Но Поппи не намерена была останавливаться на этом — какое-то шестое чувство подсказывало ей, что в рассказе матери, в ее неожиданной откровенности есть нечто, касающееся лично ее, Поппи.
— И что же заставило тебя вспомнить об этом? — нарочито равнодушным тоном спросила она, когда они миновали офис Кэсси.
— Увидела кое-кого во Флориде.
— Мужчину? — не удержалась Поппи. Это было первое, что пришло ей в голову. В конце концов, Джордж Блейк, ее отец, умер уже почти три года назад. И если Мэйда познакомилась с кем-то и у нее начался новый роман, это могло заставить ее взглянуть на прошлое под совсем другим углом.
— Я была у психотерапевта.
Поппи едва не свалилась на пол.
— Господи, помилуй!
— Да. Я вдруг стала чувствовать себя старой. Но когда отправилась во Флориду, увидела, что я моложе большинства из тех, кто был там. В конце концов, мне ведь всего пятьдесят семь. По нынешним временам это, можно сказать, вторая молодость. Вот я и спросила себя, с чего это вдруг я почувствовала себя старой. И когда не смогла найти ответ, мне пришло на память одно имя…
— Этого твоего психотерапевта?
— Да, и она помогла мне увидеть и почувствовать то, о чем я мечтала.
— И что же это? — Поппи не могла скрыть глодавшее ее любопытство.
Мэйда повернулась к ней:
— Счастье.

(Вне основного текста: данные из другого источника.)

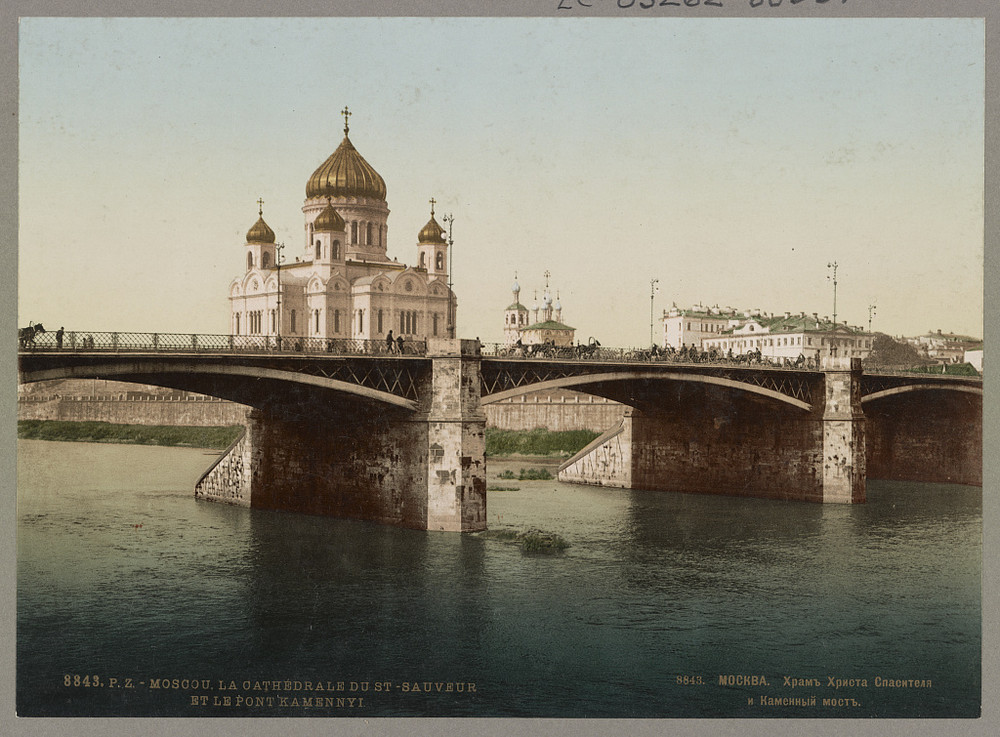 KHram KHrista Spasitelia kamennyi most moskva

Радость. Лили сказала тебе, что она беременна?
Поппи кивнула — при мысли, что у сестры будет ребенок, ее сердце подпрыгнуло.
— Ну вот, и теперь я жду не дождусь, когда увижу своего внука. — Голос у Мэйды дрогнул. — Я буду делать для этого малыша то, что никогда не делала для Лили. Боюсь, я всегда была для нее дурной матерью.
— Ты была прекрасной матерью, — твердо поправила ее Поппи, сворачивая на дорогу, которая вела к школе. Впереди двигался знакомый джип, принадлежавший одной из ее приятельниц, которая тоже приехала забрать из школы четверых своих дочек. — Просто иногда ты нас не понимала…
— Спасибо тебе, Поппи. Ты всегда была добра ко мне, поэтому я не стану спорить с тобой. Но на самом деле все эти годы, пока вы росли, надо мной постоянно довлело мое прошлое. Я не могла забыть, откуда я явилась сюда и что оставила позади. Груз вины, лежавший на моих плечах, не давал мне спокойно дышать. К тому времени как появилась на свет первая из моих дочерей, чувство это стало настолько нестерпимым, что я сломалась. И Лили, старшей из вас, пришлось хуже всех. Все то, что я пыталась скрыть от людей, выплеснулось на нее одну. Но разве можно скрыть такое? Можно, конечно, затолкать грязное белье в самый дальний угол и забыть о нем, но только вонь все равно выдаст его, верно?
— Не слишком удачное сравнение, — пожала плечами Поппи.
— Зато верное. Возьми хотя бы Мику с его кленовым сиропом. Я ведь прожила в этом городе тридцать с лишним лет, и за это время многое изменилось. Когда-то Дейл Смит для варки сиропа пользовался одним огромным котлом. Когда сироп начинал густеть, он сливал его, а в котел наливал свежий сок. Только на донышке всегда оставалось немного сиропа, и когда он начинал заново его кипятить, старый сироп смешивался со свежим, и поэтому готовый продукт получался немного мутноватым. Да и с привкусом к тому же. А вот Мика уже использует для варки три отдельных котла. И поэтому вся партия получается одинаково свежей, без привкуса старого сиропа.